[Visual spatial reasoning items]
□ □ □ □ □ □ □
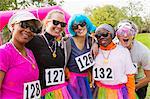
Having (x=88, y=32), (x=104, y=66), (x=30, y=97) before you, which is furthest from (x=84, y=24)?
(x=30, y=97)

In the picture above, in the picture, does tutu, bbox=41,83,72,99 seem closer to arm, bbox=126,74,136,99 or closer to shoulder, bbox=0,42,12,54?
arm, bbox=126,74,136,99

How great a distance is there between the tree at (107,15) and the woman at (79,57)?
1128 inches

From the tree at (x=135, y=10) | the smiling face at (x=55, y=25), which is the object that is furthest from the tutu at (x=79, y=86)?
the tree at (x=135, y=10)

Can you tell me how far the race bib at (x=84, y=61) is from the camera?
142 inches

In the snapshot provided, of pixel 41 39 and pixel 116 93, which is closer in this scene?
pixel 41 39

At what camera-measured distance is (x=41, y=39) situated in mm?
3377

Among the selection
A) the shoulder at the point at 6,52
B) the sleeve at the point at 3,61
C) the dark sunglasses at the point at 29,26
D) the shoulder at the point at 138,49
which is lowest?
the shoulder at the point at 138,49

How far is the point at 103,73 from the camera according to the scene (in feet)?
12.0

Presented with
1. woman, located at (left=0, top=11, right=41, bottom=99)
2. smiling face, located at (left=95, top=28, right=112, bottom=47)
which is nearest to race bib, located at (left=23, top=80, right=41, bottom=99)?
woman, located at (left=0, top=11, right=41, bottom=99)

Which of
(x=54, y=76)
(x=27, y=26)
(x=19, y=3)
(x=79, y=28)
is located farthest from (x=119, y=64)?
(x=19, y=3)

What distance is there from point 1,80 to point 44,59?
2.46 ft

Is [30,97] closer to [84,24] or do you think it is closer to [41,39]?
[41,39]

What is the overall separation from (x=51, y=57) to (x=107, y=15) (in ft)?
99.9

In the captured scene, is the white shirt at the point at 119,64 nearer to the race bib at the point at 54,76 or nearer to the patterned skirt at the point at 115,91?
the patterned skirt at the point at 115,91
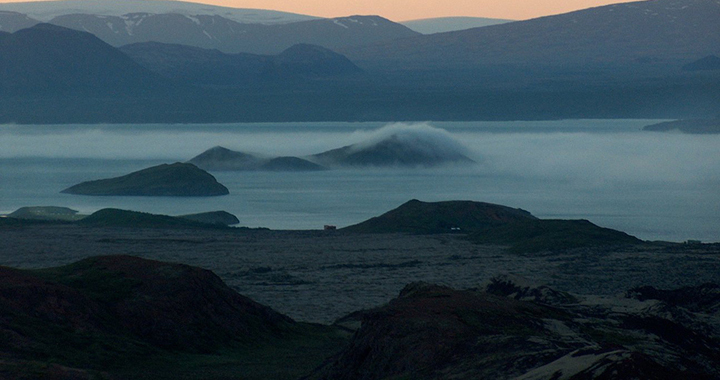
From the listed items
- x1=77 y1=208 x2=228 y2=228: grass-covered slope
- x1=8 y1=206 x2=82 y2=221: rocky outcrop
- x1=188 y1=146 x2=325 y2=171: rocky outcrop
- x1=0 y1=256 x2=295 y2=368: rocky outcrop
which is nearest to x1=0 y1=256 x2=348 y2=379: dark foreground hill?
x1=0 y1=256 x2=295 y2=368: rocky outcrop

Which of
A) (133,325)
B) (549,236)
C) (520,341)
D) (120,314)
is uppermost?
(549,236)

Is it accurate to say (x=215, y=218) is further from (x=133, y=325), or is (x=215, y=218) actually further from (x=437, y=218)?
(x=133, y=325)

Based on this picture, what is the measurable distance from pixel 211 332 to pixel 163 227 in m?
28.9

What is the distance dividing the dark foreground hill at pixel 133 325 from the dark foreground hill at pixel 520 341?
2534 millimetres

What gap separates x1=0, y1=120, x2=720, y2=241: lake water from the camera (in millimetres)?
70250

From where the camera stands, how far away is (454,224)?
49250 mm

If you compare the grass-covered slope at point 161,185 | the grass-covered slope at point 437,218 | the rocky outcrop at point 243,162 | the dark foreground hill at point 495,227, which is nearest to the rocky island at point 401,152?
the rocky outcrop at point 243,162

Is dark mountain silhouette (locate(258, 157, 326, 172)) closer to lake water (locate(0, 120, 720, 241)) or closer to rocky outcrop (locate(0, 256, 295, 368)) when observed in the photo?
lake water (locate(0, 120, 720, 241))

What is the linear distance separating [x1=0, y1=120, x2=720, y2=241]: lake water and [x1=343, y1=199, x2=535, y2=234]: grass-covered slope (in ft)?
29.8

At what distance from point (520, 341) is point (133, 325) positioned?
7.73 metres

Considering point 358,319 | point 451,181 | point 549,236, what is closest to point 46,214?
point 549,236

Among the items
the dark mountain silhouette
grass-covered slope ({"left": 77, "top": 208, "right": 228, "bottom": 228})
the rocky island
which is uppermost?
the rocky island

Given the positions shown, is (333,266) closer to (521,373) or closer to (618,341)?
(618,341)

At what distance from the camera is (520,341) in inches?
564
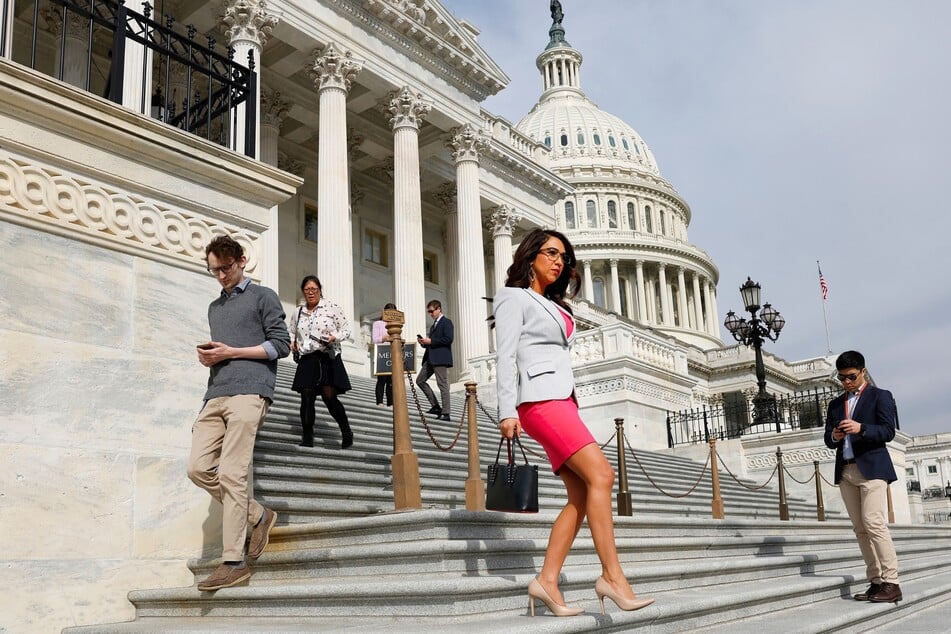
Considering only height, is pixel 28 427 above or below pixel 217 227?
below

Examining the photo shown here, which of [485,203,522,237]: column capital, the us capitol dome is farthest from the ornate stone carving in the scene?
the us capitol dome

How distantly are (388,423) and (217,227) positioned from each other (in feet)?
24.2

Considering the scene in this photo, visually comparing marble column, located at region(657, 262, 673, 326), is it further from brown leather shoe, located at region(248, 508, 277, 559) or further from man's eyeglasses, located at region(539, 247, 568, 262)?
man's eyeglasses, located at region(539, 247, 568, 262)

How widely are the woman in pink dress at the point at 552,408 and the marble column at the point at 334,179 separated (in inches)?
689

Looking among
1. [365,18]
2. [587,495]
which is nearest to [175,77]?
[365,18]

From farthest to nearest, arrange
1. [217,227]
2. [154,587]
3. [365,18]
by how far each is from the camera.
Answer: [365,18], [217,227], [154,587]

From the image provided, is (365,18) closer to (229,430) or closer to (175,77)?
(175,77)

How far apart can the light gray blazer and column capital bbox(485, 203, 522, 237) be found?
28923 millimetres

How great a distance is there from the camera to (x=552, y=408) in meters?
4.45

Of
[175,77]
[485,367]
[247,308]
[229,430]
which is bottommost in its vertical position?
[229,430]

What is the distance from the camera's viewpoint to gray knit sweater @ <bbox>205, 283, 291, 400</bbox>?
17.3ft

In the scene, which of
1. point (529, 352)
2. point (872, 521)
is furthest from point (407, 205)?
point (529, 352)

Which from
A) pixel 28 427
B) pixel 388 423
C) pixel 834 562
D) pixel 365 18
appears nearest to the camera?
pixel 28 427

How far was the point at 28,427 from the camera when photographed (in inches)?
201
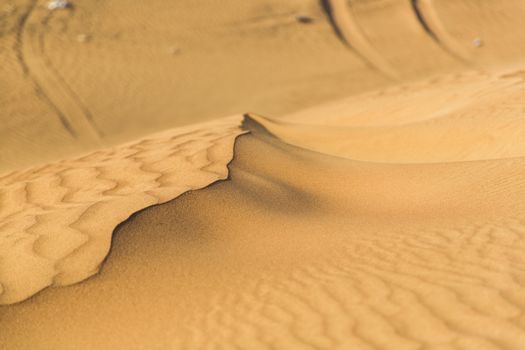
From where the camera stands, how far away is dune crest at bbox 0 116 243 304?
295 cm

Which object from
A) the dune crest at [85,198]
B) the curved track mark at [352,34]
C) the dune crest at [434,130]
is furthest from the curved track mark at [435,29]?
the dune crest at [85,198]

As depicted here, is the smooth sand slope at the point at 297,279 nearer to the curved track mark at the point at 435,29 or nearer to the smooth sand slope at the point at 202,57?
the smooth sand slope at the point at 202,57

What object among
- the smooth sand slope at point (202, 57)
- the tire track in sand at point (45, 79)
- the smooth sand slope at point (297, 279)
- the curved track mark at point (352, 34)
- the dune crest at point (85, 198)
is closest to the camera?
the smooth sand slope at point (297, 279)

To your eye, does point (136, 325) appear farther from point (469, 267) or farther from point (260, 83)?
point (260, 83)

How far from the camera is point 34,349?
2520 mm

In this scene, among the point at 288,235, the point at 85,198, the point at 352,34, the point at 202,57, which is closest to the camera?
the point at 288,235

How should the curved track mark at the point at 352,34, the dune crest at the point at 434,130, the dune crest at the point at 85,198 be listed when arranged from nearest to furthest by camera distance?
the dune crest at the point at 85,198
the dune crest at the point at 434,130
the curved track mark at the point at 352,34

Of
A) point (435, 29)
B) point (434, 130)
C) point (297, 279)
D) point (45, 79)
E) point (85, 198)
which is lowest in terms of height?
point (297, 279)

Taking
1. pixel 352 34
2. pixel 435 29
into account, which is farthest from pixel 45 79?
pixel 435 29

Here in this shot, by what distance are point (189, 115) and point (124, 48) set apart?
331 cm

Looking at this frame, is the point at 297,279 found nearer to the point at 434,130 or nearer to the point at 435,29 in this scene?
the point at 434,130

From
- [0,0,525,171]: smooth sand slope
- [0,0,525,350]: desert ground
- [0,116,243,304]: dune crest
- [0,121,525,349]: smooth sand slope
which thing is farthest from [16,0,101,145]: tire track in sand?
[0,121,525,349]: smooth sand slope

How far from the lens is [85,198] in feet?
13.2

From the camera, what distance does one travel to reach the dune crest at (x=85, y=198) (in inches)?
116
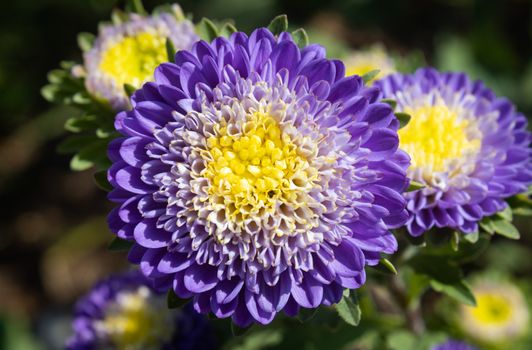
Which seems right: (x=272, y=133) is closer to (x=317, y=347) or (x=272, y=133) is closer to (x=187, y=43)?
(x=187, y=43)

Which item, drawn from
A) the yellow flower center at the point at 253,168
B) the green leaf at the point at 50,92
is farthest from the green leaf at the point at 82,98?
the yellow flower center at the point at 253,168

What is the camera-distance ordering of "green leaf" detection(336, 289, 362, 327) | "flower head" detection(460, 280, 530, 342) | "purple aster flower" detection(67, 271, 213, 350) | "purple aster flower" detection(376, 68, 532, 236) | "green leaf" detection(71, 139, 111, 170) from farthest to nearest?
1. "flower head" detection(460, 280, 530, 342)
2. "purple aster flower" detection(67, 271, 213, 350)
3. "green leaf" detection(71, 139, 111, 170)
4. "purple aster flower" detection(376, 68, 532, 236)
5. "green leaf" detection(336, 289, 362, 327)

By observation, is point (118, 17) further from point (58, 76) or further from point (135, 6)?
point (58, 76)

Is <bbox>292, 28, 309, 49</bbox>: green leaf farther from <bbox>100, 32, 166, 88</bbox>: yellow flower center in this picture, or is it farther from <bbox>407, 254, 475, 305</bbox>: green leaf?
<bbox>407, 254, 475, 305</bbox>: green leaf

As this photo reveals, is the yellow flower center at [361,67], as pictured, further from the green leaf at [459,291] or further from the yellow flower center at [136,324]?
the yellow flower center at [136,324]

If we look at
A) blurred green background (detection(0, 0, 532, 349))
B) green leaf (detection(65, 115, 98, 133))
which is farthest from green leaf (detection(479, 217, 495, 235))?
blurred green background (detection(0, 0, 532, 349))

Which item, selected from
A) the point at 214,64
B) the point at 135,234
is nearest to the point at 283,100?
the point at 214,64

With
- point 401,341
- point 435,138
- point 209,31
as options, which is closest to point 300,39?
point 209,31
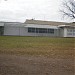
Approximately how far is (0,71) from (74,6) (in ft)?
116

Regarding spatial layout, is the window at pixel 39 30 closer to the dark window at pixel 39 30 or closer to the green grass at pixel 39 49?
the dark window at pixel 39 30

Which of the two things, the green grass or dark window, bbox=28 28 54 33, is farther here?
dark window, bbox=28 28 54 33

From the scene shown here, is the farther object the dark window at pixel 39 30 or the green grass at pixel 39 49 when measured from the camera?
the dark window at pixel 39 30

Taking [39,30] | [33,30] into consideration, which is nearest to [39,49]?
[33,30]

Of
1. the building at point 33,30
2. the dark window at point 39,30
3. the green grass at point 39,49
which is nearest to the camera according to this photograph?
the green grass at point 39,49

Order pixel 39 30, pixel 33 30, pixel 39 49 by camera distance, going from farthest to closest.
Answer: pixel 39 30
pixel 33 30
pixel 39 49

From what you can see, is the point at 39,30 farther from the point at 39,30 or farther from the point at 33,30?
the point at 33,30

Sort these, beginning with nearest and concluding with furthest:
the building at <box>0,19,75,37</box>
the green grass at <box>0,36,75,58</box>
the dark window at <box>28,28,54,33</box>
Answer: the green grass at <box>0,36,75,58</box> → the building at <box>0,19,75,37</box> → the dark window at <box>28,28,54,33</box>

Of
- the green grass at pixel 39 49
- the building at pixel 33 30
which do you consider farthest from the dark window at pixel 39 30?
the green grass at pixel 39 49

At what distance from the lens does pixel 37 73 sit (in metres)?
8.61

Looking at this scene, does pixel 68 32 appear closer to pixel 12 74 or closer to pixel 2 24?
pixel 2 24

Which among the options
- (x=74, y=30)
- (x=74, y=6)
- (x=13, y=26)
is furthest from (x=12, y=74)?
(x=74, y=30)

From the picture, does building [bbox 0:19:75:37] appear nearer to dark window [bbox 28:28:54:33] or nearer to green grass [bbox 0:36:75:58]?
dark window [bbox 28:28:54:33]

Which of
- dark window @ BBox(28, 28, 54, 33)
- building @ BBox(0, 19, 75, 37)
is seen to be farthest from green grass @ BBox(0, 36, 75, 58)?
dark window @ BBox(28, 28, 54, 33)
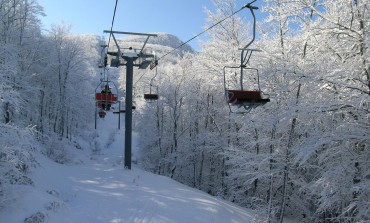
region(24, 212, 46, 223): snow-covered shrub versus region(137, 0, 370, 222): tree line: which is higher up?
region(137, 0, 370, 222): tree line

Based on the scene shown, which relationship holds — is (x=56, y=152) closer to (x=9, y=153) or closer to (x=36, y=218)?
(x=9, y=153)

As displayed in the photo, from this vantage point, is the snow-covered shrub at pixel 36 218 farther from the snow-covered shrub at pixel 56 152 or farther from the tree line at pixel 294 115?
the snow-covered shrub at pixel 56 152

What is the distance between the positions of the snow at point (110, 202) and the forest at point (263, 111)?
3.00 ft

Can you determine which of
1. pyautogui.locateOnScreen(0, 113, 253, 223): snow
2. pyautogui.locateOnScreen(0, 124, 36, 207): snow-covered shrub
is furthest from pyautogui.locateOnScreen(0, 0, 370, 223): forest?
pyautogui.locateOnScreen(0, 113, 253, 223): snow

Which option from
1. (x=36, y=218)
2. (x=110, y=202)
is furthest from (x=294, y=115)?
(x=36, y=218)

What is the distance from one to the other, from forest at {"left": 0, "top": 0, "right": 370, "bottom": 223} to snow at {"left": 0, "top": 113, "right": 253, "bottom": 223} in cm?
92

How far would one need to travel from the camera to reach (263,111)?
53.0 ft

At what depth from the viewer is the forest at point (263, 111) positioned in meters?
9.66

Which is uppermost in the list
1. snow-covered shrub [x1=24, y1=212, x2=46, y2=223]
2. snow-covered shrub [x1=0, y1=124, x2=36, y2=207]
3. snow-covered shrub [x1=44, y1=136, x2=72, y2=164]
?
snow-covered shrub [x1=0, y1=124, x2=36, y2=207]

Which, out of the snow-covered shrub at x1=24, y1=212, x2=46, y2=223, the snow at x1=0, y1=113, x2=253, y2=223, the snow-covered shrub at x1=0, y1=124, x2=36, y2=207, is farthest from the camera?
the snow at x1=0, y1=113, x2=253, y2=223

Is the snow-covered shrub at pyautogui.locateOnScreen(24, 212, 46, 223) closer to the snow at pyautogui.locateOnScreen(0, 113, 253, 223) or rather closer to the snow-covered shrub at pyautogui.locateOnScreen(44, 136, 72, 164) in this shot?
the snow at pyautogui.locateOnScreen(0, 113, 253, 223)

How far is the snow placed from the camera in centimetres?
1064

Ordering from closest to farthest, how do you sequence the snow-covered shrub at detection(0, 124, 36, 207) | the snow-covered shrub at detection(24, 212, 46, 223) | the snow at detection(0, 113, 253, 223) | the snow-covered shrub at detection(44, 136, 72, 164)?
the snow-covered shrub at detection(24, 212, 46, 223), the snow-covered shrub at detection(0, 124, 36, 207), the snow at detection(0, 113, 253, 223), the snow-covered shrub at detection(44, 136, 72, 164)

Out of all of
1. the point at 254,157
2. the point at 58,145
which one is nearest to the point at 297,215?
the point at 254,157
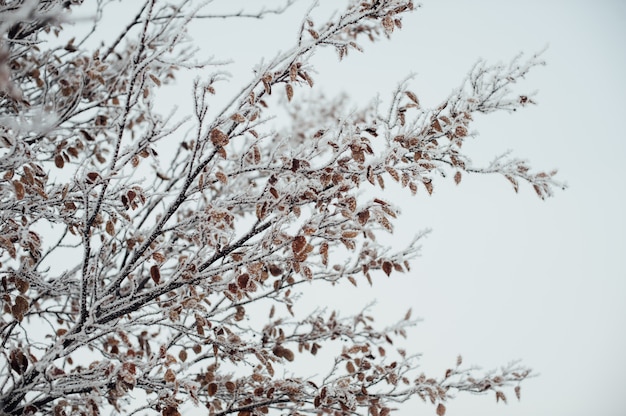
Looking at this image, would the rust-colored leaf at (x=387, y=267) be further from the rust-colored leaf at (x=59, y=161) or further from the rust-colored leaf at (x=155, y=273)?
the rust-colored leaf at (x=59, y=161)

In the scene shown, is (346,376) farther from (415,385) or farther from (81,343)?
(81,343)

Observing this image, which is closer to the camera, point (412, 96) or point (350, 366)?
point (412, 96)

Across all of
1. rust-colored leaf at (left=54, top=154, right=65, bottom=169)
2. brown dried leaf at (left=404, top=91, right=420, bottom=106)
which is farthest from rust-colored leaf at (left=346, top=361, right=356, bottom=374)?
rust-colored leaf at (left=54, top=154, right=65, bottom=169)

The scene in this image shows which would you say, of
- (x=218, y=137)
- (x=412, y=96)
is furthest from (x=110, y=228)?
(x=412, y=96)

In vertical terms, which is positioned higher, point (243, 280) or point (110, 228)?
point (110, 228)

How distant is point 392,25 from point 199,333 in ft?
6.62

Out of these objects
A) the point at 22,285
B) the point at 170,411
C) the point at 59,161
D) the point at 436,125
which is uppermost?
the point at 59,161

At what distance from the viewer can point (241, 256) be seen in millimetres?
2072

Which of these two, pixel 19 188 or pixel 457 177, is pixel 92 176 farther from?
pixel 457 177

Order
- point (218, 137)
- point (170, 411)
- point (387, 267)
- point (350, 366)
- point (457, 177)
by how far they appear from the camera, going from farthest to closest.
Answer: point (350, 366) → point (387, 267) → point (457, 177) → point (170, 411) → point (218, 137)

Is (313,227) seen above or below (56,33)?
below

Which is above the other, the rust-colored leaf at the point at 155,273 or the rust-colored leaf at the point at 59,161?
the rust-colored leaf at the point at 59,161

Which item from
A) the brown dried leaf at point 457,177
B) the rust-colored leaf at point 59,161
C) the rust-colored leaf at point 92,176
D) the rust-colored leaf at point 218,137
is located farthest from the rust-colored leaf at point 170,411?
the brown dried leaf at point 457,177

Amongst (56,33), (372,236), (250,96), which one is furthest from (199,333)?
(56,33)
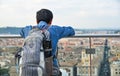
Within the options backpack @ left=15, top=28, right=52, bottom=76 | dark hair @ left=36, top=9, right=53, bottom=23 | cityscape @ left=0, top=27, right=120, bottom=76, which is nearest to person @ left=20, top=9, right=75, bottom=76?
dark hair @ left=36, top=9, right=53, bottom=23

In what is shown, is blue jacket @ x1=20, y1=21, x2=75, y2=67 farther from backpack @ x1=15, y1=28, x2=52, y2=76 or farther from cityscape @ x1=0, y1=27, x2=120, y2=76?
cityscape @ x1=0, y1=27, x2=120, y2=76

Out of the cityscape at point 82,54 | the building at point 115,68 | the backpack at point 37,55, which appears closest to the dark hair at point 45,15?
the backpack at point 37,55

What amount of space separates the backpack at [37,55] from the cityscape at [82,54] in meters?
1.93

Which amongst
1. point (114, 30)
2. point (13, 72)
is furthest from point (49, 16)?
point (114, 30)

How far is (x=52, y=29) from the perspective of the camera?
5582 millimetres

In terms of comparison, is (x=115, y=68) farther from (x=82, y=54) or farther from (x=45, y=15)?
(x=45, y=15)

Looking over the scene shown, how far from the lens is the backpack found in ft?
17.5

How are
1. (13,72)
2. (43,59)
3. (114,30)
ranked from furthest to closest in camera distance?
(114,30) → (13,72) → (43,59)

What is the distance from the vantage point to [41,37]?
212 inches

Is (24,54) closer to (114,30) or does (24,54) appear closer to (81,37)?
(81,37)

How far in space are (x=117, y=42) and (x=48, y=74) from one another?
230 centimetres

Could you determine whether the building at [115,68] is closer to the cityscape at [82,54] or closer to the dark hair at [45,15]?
the cityscape at [82,54]

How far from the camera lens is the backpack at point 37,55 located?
17.5ft

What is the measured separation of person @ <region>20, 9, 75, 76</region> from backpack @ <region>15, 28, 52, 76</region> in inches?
5.0
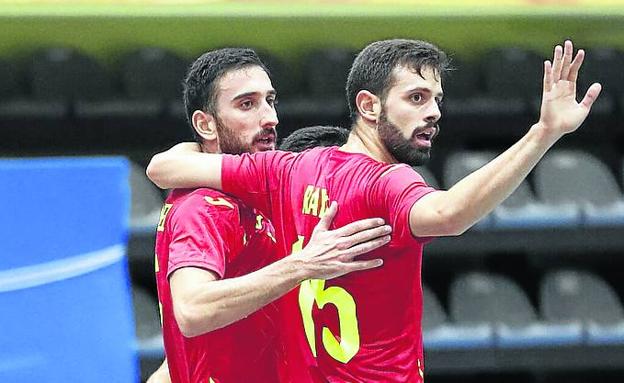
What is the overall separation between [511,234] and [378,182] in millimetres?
3235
□ □ □ □ □ □ □
Would you output, word for word, everything from the line containing "How far is the snow" down to the line containing "the snow-covered shrub at detection(24, 212, 46, 223), the", including both of those lines?

How far is the snow placed from the camera in centimetres?
1064

Ordering from closest to farthest, how do you sequence the snow-covered shrub at detection(0, 124, 36, 207) | the snow-covered shrub at detection(24, 212, 46, 223) | the snow at detection(0, 113, 253, 223) | the snow-covered shrub at detection(44, 136, 72, 164)?
the snow-covered shrub at detection(24, 212, 46, 223), the snow-covered shrub at detection(0, 124, 36, 207), the snow at detection(0, 113, 253, 223), the snow-covered shrub at detection(44, 136, 72, 164)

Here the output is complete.